Scientists at Tokyo Institute of Technology and their team involving researchers of JASRI, Osaka University, Nagoya Institute of Technology, and Nara Institute of Science and Technology have just developed a novel approach to determine and visualize the three-dimensional (3-D) structure of individual dopant atoms using SPring-8. The technique will improve the current understanding of the atomic structures of dopants in semiconductors correlated with their electrical activity and thus support the development of new manufacturing processes for high-performance devices.
Using a combination of spectro-photoelectron holography, electrical property measurements and first-principles dynamics simulations, the 3-D atomic structures of dopant impurities in a semiconductor crystal were successfully revealed. The need for a better understanding of the atomic structures of dopants in semiconductors had been long felt, mainly because the current limitations on active dopant concentrations result from the deactivation of excess dopant atoms by the formation of various types of clusters and other defect structures.

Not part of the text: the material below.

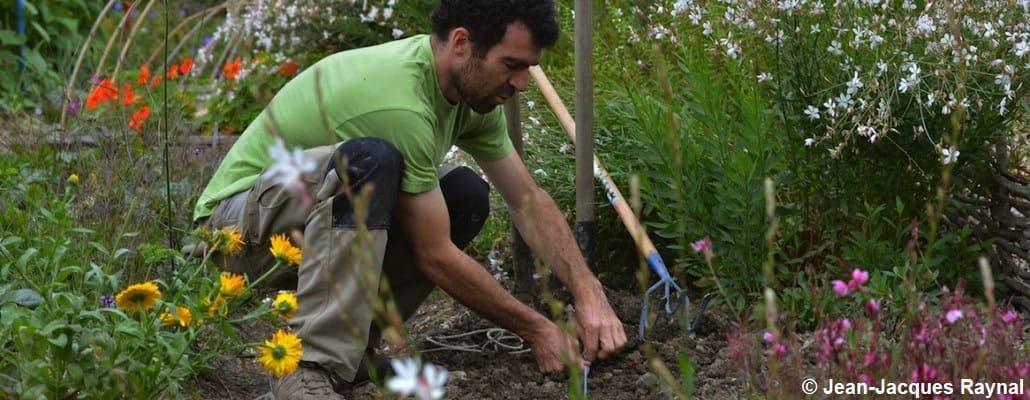 Le jardinier entrain de semer ses radis d'hiver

The search for techniques to electrically activate the dopant impurities in semiconductors with high efficiency and/or at high concentrations have always been an essential aspect of semiconductor device technology. However, despite continuing developments, the achievable maximum concentration of active dopants remains limited. These important structures had been previously investigated using both theoretical and experimental approaches. However, direct observation of the 3-D structures of the dopant atomic arrangements have hitherto been difficult to achieve.
In this study, Kazuo Tsutsui at Tokyo Tech and colleagues developed spectro-photoelectron holography using SPring-8, and leveraged the capabilities of photoelectron holography in determining the concentrations of dopants at different sites, based on the peak intensities of the photoelectron spectrum, and classified electrically active / inactive atomic sites. These structures are directly related to the density of carriers. In this approach, soft X-ray excitation of the core level electrons leads to the emission of photoelectrons from various atoms, whose waves are then scattered by the surrounding atoms. The resulting interference pattern creates the photoelectron hologram, which may then be captured with an electron analyzer. The photoelectron spectra acquired in this manner contain information from more than one atomic site. Therefore, peak fitting is performed to obtain the photoelectron hologram of individual atomic sites. The combination of this technique with first-principles simulations allows the successful estimation of the 3-D structure of the dopant atoms, and the assessment of their different chemical bonding states. The method was used to estimate the 3-D structures of arsenic atoms doped onto a silicon surface. The obtained results fully demonstrated the power of the proposed method and allowed confirmation of several previous results.
This work demonstrates the potential of spectro-photoelectron holography for the analysis of impurities in semiconductors. This technique allows analyses that are difficult to perform with conventional approaches and should therefore be useful in the development of improved doping techniques and, ultimately, in supporting the manufacture of high-performance devices.